Sundance was in motion even as the first scavenger rushed from a doorway across the highway. His hands flashed up and out, leveling the Grizzlies, and his first shot boomed while the scavenger was raising a rifle, the impact of the .45 Winchester Magnum slug lifting the scavenger from his feet and slamming him against the wall. Sundance swiveled as a filthy raven-haired woman appeared on a balcony on the other side of 322, a crossbow in her hands. She was aiming at Bertha when both Grizzlies thundered, and the top of her head imitated the erupting of a volcano. The female scavenger dropped the crossbow, tottered, and fell, crashing into the balcony railing and through the railing as the rotted wood splintered and gave way. Sundance never saw her fall. He had already spun to the left, finding a trio of scavengers sprinting toward them, spilling from the mouth of the alley, blocking their retreat to the SEAL. One of the scavengers was armed with a spear, and his hand was sweeping back for the throw when Sundance shot him in the right eye, jerking his head to the right, and sending the scavenger tumbling to the sidewalk.
Bertha was firing her M-16 as rapidly as targets presented themselves.
“We’ve got to get the hell out of here!” she shouted.
“To the SEAL!” Sundance replied, squeezing both triggers, both Grizzlies bucking in his hands, and the two scavengers between the SEAL and them went down in a jumbled mass of flaying arms and legs.
Bertha took off, blasting a tall scavenger shooting at them with a revolver from the roof of the bar. His head whipped back and he vanished from view.
Sundance followed Bertha, covering her, killing two more scavengers sprinting across the street. Bullets smacked into the wall behind them.

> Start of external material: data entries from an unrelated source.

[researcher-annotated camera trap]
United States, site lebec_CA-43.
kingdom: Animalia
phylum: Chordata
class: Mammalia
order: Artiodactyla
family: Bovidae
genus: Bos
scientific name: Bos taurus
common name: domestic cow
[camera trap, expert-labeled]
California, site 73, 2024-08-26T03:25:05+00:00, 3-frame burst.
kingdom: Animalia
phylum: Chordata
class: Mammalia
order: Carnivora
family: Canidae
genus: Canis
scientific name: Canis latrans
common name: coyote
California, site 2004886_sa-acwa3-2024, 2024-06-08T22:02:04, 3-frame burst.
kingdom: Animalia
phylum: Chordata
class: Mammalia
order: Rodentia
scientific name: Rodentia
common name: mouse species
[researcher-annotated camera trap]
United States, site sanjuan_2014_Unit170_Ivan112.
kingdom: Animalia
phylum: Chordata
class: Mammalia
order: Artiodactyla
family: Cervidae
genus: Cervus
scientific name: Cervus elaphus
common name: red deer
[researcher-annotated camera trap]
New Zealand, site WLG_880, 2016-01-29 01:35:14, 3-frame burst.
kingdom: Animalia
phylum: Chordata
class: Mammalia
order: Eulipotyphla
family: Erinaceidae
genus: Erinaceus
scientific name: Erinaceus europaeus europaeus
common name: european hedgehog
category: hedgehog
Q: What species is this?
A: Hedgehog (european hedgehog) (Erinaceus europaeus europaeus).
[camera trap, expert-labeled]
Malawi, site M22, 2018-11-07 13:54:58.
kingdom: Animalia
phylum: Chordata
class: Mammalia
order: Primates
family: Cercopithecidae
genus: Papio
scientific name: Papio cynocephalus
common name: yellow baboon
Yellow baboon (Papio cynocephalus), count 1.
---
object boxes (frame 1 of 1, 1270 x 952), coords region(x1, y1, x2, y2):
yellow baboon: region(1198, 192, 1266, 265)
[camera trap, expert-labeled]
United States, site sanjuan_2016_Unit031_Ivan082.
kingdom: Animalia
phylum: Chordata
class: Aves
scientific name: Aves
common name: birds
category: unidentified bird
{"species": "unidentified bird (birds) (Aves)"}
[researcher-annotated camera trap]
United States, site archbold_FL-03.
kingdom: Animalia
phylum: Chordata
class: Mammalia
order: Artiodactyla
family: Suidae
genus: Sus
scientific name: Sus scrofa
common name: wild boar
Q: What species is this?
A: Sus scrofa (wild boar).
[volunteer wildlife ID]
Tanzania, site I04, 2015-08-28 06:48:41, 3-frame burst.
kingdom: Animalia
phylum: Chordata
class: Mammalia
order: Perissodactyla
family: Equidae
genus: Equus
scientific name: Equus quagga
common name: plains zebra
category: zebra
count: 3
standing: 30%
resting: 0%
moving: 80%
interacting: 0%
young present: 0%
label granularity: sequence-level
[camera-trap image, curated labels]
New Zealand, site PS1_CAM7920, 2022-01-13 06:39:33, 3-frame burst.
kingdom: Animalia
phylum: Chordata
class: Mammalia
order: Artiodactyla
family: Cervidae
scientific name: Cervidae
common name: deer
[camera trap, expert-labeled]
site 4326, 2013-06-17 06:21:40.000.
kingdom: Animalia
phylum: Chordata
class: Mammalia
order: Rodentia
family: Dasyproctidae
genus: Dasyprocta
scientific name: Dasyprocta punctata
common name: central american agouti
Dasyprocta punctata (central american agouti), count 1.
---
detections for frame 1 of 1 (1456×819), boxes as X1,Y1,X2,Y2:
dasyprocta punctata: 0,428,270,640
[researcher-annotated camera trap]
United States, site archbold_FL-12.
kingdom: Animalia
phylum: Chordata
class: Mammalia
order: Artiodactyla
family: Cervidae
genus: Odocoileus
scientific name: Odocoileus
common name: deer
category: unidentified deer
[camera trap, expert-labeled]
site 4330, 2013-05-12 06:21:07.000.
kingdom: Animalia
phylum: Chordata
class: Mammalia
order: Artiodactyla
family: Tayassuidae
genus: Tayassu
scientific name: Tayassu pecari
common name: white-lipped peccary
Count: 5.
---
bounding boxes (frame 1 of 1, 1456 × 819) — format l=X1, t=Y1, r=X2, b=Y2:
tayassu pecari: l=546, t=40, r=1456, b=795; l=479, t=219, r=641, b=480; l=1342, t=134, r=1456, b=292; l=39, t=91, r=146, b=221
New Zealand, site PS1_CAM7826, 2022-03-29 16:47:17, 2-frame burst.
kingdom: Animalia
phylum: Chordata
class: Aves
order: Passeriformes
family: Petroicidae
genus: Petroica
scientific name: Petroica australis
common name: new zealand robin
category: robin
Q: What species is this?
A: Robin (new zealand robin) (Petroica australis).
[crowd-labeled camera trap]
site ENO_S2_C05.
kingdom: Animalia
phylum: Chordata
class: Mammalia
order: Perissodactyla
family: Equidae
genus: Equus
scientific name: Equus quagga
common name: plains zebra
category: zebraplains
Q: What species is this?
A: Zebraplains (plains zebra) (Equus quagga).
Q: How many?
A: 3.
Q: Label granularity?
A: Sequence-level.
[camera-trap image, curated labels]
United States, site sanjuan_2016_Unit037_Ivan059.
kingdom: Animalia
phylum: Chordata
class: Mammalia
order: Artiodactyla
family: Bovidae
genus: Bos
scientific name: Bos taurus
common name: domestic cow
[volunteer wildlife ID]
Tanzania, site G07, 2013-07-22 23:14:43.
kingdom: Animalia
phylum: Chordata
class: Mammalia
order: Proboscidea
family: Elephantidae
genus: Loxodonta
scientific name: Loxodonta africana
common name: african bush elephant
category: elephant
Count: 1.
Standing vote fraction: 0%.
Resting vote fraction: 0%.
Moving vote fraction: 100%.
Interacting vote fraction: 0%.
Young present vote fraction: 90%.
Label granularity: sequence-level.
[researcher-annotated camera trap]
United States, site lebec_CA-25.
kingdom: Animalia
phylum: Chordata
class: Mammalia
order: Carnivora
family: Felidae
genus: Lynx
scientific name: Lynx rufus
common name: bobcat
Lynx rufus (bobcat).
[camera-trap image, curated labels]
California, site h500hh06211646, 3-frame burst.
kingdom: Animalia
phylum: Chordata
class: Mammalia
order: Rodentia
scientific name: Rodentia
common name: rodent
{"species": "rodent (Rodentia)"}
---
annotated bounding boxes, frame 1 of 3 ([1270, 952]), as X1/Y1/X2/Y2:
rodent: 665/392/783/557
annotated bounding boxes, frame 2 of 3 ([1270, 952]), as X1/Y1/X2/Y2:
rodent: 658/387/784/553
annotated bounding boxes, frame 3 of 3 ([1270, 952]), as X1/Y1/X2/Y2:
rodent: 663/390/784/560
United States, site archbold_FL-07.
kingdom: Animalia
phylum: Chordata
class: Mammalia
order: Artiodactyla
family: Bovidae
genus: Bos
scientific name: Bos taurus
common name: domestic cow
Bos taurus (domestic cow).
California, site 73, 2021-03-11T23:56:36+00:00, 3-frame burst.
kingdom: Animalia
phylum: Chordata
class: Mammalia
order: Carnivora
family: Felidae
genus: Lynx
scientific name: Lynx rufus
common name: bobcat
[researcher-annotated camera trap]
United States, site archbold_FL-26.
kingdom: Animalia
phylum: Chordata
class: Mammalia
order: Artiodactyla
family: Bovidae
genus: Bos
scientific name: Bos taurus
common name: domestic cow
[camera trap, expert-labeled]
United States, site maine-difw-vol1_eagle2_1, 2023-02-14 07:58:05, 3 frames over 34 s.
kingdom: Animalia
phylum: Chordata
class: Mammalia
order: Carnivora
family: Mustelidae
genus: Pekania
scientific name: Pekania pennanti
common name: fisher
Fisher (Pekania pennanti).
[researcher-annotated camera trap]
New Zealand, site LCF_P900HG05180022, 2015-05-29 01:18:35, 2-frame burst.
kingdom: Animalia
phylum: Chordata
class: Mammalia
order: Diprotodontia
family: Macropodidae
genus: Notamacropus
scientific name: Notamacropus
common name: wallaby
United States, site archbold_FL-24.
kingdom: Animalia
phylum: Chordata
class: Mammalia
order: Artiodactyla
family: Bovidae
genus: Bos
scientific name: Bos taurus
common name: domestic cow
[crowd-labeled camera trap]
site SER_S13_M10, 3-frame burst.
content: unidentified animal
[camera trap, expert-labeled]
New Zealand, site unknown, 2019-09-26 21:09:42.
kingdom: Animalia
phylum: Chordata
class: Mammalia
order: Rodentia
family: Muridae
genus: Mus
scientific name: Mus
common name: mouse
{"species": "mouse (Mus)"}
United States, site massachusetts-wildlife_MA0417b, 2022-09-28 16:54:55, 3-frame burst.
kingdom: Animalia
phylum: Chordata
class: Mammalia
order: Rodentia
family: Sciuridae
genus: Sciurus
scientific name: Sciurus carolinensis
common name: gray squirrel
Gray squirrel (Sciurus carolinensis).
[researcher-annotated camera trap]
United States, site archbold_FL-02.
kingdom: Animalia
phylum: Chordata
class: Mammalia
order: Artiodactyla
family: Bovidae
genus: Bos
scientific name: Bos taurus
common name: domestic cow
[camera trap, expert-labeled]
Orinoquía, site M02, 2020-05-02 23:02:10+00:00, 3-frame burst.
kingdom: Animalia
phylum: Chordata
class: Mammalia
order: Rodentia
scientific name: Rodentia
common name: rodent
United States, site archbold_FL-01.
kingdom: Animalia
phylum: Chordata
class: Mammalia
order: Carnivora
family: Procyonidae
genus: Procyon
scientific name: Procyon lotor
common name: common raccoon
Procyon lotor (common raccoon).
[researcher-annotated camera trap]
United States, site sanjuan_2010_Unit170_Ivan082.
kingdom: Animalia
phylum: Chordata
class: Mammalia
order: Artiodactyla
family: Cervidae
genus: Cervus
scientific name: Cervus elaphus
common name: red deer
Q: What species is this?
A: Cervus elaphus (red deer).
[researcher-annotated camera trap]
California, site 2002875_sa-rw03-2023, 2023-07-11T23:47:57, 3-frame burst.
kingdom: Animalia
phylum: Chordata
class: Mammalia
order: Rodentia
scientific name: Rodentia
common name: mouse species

Something tugged at his left sleeve. They were still three-quarters of a block distant from the SEAL when he heard the loud pounding to his rear.
He whirled.
A mob of maddened, bloodthirsty scavengers was pounding toward them, bellowing their rage and brandishing their assorted weapons. A grungy character in the lead was sighting a Winchester.
Sundance fired both Grizzlies, and the grungy scavenger was hurled from his feet to collide with another scavenger coming up behind him.
Bertha shot a scavenger on the other side of the street.
“Bertha!” Sundance yelled as an arrow streaked past his right cheek.
Bertha glanced over her right shoulder, spying the maddened throng pursuing them. “Shit!” she exploded, turning to support Sundance.
Sundance risked a look toward the SEAL, and he was surprised to see the transport roaring from the curb and racing down the center of the highway. The front end suddenly swerved toward the sidewalk, and Sundance leaped, his left arm catching Bertha around the waist. “What the hell!” she blurted, even as his momentum carried both of them over the lower sill of a demolished window and onto the hard wood floor of a deserted building.